SELECTED EXTRACT:
◆ ◆ ◆
The ALP activity was measured at 0, 7 and 14 days following cell culture, using the ALP assay kit (cat. no. P0321; Beyotime Institute of Biotechnology) according to the manufacturer's protocol. Briefly, hBMSCs (1x105) were collected, rinsed with PBS, incubated and lysed with RIPA buffer (Beyotime Institute of Biotechnology). The cell lysate was centrifuged at 15,000 x g at 4˚C for 8 min before ALP activity was determined in the supernatant. The optical absorbance was finally measured at 450 nm using a microplate reader (Thermo Fisher Scientific, Inc.).

Alizarin Red S (ARS) staining

Following osteogenic differentiation, treated hBMSCs (1x105) were washed twice with PBS and then fixed with 4% paraformaldehyde for 20 min at room temperature. Subsequently, the cells were washed twice with PBS and stained with 1 ml ARS (Sigma-Aldrich; Merck KGaA) at 37˚C for 10 min. After washing with distilled water, images of the cells were captured under a light microscope (magnification, x200; Olympus Corporation).

Western blot analysis

Total proteins were extracted from hBMSCs using a RIPA buffer (Beyotime Institute of Biotechnology) and quantified using the (BCA) Protein Assay kit (Pierce; Thermo Fisher Scientific, Inc.). The protein samples (20 µg g/lane) were separated by 10% SDS-PAGE and transferred onto PVDF membranes. Following blocking for 2 h with 5% non-fat dry milk at room temperature, the membranes were incubated with antibodies against RUNX2 (1:1,000; cat. no. 12556; Cell Signaling Technology, Inc.), osteopontin (OPN; 1:1,000; cat. no. ab214050; Abcam), osteocalcin (OCN; 1:1,000; cat. no. ab93876; Abcam) and GAPDH (1:1,000; cat. no. ab8245; Abcam) at 4˚C overnight. The next day, the membranes were incubated with a horseradish peroxidase-conjugated secondary antibody (1:1,000; cat. no. ab205718; Abcam) for 1 h at 37˚C. Finally, the protein bands were visualized using the Pierce™ ECL Western Blotting substrate (Thermo Fisher Scientific, Inc.).
◆ ◆ ◆
Stored items:
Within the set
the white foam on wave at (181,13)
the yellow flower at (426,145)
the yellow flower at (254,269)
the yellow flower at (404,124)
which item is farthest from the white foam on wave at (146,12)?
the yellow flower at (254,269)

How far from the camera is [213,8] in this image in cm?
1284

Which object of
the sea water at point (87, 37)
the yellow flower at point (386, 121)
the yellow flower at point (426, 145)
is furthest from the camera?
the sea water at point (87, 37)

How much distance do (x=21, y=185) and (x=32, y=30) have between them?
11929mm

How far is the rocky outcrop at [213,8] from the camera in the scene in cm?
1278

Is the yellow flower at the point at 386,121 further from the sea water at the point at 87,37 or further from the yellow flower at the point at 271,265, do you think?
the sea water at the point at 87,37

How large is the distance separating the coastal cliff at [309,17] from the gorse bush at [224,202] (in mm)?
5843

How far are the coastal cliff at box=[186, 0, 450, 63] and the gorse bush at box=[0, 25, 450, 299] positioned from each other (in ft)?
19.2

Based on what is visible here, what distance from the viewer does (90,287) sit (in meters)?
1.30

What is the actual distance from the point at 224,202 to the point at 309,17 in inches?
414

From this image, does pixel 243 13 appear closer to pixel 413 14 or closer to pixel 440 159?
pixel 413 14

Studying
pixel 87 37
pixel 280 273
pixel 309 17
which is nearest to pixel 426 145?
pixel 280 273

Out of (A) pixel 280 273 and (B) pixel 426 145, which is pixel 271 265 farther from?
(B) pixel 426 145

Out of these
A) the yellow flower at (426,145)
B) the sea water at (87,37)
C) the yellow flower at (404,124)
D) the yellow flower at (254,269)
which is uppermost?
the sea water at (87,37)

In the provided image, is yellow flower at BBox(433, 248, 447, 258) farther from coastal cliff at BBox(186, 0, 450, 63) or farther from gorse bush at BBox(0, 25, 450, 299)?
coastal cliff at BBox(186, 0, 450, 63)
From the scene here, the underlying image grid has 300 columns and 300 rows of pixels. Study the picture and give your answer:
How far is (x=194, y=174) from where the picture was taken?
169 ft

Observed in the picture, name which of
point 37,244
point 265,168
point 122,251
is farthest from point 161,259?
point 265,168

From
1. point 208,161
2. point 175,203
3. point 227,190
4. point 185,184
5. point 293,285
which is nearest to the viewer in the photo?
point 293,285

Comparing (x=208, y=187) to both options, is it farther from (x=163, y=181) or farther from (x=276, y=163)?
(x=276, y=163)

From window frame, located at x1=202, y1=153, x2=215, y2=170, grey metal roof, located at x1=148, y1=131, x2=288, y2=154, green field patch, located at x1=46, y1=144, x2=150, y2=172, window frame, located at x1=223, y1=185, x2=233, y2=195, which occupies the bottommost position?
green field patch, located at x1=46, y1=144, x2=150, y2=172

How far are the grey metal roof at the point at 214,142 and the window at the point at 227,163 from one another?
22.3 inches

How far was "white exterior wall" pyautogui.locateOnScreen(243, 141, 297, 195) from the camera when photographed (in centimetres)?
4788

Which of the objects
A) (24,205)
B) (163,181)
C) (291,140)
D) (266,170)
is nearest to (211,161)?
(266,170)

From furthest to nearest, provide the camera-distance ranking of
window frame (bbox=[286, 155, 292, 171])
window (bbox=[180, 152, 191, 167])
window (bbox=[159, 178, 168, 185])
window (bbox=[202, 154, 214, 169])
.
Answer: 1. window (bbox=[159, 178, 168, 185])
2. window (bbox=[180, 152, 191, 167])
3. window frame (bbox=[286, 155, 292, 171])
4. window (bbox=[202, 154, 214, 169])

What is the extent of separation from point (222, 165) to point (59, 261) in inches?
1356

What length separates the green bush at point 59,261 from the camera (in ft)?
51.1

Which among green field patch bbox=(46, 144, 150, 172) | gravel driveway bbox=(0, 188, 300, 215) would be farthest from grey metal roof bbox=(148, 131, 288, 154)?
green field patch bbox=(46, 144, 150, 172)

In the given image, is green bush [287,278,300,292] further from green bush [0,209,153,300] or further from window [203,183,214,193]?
◆ ◆ ◆
PROBLEM SET:
a) According to the methods excerpt, at what wavelength was the optical absorbance measured in the ALP assay?
b) Decide whether each statement agrees with the methods excerpt: (i) For ARS staining, the cells were fixed with 4% paraformaldehyde for 20 min at room temperature. (ii) The membranes were blocked for 1 h with 5% non-fat dry milk. (iii) The cell lysate was centrifuged at 4˚C for 8 min.
c) Reproduce the part of the methods excerpt starting at "Following osteogenic differentiation, treated" and ending at "x200; Olympus Corporation).".

LIST OF ANSWERS:
a) 450 nm

b)
(i) Yes: "fixed with 4% paraformaldehyde for 20 min at room temperature"
(ii) No: "Following blocking for 2 h with 5% non-fat dry milk at room temperature"
(iii) Yes: "centrifuged at 15,000 x g at 4˚C for 8 min"

c)
Following osteogenic differentiation, treated hBMSCs (1x105) were washed twice with PBS and then fixed with 4% paraformaldehyde for 20 min at room temperature. Subsequently, the cells were washed twice with PBS and stained with 1 ml ARS (Sigma-Aldrich; Merck KGaA) at 37˚C for 10 min. After washing with distilled water, images of the cells were captured under a light microscope (magnification, x200; Olympus Corporation).